** Problem requirements **
Go through the entries one line at a time, and gather every line that has the word "built".

Web page caption snippets

____

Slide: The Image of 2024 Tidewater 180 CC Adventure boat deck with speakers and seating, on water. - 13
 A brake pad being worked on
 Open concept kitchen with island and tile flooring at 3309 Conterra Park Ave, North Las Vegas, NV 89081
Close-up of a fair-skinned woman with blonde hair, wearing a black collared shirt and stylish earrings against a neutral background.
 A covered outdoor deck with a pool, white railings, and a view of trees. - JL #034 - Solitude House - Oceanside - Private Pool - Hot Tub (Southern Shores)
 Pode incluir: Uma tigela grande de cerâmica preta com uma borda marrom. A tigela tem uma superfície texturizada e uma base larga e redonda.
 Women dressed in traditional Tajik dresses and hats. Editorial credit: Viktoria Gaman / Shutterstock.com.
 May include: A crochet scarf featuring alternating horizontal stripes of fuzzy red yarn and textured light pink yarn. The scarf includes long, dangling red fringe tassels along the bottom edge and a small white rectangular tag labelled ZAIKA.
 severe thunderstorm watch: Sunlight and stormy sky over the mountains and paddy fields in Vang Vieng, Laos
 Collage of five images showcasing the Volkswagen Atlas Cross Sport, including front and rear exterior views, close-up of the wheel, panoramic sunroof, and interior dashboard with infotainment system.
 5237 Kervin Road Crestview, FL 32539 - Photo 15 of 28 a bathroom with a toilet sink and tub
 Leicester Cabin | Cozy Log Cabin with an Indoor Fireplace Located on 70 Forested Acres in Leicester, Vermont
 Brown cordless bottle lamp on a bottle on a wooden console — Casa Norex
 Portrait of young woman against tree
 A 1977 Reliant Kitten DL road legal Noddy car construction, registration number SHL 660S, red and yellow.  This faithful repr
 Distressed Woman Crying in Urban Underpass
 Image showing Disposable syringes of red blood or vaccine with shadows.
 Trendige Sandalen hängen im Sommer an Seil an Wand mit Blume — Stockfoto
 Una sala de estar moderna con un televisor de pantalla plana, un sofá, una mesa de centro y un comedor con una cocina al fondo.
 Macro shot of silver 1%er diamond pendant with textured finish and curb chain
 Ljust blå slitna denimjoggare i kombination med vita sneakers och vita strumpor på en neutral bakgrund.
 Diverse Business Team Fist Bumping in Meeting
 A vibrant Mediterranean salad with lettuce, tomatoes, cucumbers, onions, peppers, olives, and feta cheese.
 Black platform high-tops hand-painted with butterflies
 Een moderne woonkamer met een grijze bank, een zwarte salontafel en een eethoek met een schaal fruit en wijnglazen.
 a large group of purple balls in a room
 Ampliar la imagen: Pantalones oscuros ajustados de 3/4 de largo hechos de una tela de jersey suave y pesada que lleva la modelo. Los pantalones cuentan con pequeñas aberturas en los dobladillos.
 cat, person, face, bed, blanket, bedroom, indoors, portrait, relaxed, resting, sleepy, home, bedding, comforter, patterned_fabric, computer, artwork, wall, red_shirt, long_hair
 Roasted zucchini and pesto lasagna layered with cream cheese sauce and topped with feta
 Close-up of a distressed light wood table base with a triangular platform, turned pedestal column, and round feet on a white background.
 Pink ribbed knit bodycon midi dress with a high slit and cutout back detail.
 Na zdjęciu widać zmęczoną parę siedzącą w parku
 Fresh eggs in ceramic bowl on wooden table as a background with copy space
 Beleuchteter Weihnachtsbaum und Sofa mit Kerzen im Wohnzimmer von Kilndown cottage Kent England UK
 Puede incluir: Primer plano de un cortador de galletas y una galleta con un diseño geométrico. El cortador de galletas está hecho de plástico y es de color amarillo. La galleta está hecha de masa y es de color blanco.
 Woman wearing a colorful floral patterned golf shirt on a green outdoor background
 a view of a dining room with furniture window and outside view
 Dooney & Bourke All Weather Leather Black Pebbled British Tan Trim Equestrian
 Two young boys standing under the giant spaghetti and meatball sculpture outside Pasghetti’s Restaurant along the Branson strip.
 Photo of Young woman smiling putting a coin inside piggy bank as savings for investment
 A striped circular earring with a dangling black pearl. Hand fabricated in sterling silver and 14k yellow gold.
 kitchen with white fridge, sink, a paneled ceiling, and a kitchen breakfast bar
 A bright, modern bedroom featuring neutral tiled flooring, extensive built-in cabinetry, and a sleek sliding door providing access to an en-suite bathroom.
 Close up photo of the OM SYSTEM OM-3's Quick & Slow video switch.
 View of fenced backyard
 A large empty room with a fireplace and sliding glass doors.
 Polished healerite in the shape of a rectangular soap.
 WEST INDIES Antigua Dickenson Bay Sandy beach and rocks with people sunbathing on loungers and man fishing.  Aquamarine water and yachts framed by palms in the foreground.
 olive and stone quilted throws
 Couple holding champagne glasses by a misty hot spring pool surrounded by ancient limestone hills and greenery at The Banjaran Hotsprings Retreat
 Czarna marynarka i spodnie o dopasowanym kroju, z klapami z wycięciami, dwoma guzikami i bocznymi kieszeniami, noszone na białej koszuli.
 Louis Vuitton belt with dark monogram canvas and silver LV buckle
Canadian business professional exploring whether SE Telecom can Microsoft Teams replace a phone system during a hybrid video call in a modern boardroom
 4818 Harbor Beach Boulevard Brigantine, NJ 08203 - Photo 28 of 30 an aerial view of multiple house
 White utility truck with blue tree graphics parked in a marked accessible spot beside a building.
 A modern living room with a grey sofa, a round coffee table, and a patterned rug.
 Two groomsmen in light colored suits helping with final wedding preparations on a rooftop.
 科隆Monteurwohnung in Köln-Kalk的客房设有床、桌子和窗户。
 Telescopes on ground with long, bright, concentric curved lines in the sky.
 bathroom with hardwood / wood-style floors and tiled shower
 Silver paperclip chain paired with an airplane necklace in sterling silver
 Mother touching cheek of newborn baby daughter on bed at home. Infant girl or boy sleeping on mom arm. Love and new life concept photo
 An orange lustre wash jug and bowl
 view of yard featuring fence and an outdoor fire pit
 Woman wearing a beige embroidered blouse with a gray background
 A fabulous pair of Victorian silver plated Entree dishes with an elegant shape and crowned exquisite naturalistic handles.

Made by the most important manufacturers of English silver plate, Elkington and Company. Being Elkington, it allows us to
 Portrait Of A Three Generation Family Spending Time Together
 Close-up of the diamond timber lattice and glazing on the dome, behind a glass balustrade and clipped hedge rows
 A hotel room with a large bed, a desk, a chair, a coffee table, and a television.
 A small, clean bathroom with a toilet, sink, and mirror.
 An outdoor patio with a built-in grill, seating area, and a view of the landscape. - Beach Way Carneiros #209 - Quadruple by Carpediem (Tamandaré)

____

** Worked solution **
 A bright, modern bedroom featuring neutral tiled flooring, extensive built-in cabinetry, and a sleek sliding door providing access to an en-suite bathroom.
 An outdoor patio with a built-in grill, seating area, and a view of the landscape. - Beach Way Carneiros #209 - Quadruple by Carpediem (Tamandaré)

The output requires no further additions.